- _Teks bacaan_
⟨
Masih
ingatkah dengan karikatur “Rekening Gendut Perwira Polisi” yang dimuat pada
sampul majalah Tempo? Karikatur itu terbit pertengahan tahun lalu, saat sedang
ramai-ramainya kasus Susno Duaji. Secara reaktif, Polri menyatakan
berkeberatan dan tersinggung dengan gambar karikatur tersebut. Yang membuat
Polri tersinggung, konon adalah gambar celengan yang divisualisasikan dengan
gambar babi.
Kasus
karikatur ini kemudian oleh pihak yang berkeberatan dibawa ke pengadilan.
Sampai-sampai Dewan Pers turun tangan untuk melakukan mediasi. Hal yang
menarik, ternyata pihak yang tersinggung menerjemahkan gambar karikatur yang
memang imajinatif itu dengan tafsiran sendiri, seolah-olah persepsi merekalah
yang paling benar.
Padahal,
karikatur sebagai produk seni, tentu saja menghendaki penafsiran yang disertai
persepsi imajinasi dari penikmatnya. Ketika imajinasi sudah turut campur, maka
penikmat karikatur pasti disuguhi sebuah ruang interpretasi yang betul-betul
bebas.
⟩
- _Data yang diberikan_
⟨
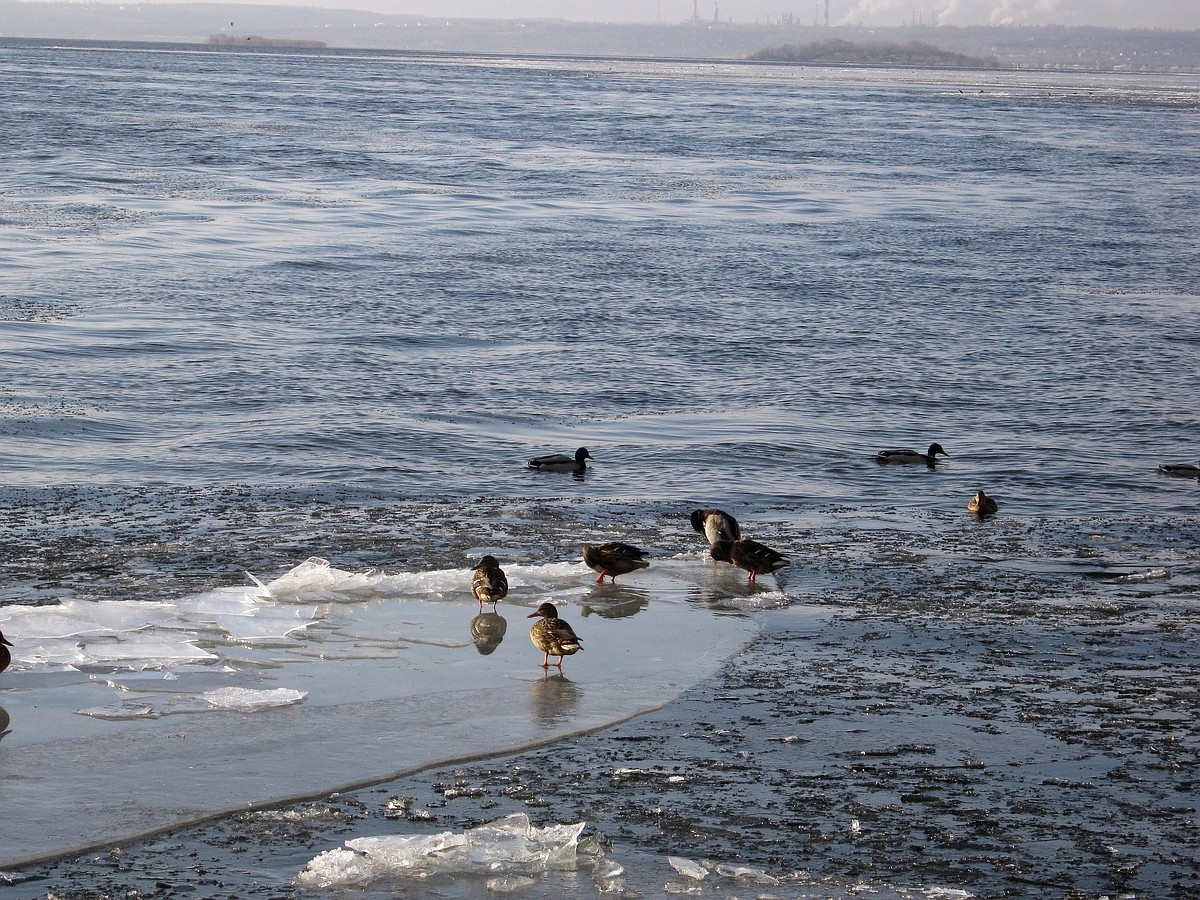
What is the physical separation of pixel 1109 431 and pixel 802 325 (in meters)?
5.78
⟩
- _Petunjuk tugas_
Terjemahkan ke dalam bahasa Inggris kalimat dari teks bacaan tentang karikatur ini: "Karikatur itu terbit pertengahan tahun lalu, saat sedang ramai-ramainya kasus Susno Duaji."

- _Hasil tugas_
The caricature was published in the middle of last year, when the Susno Duaji case was at its height.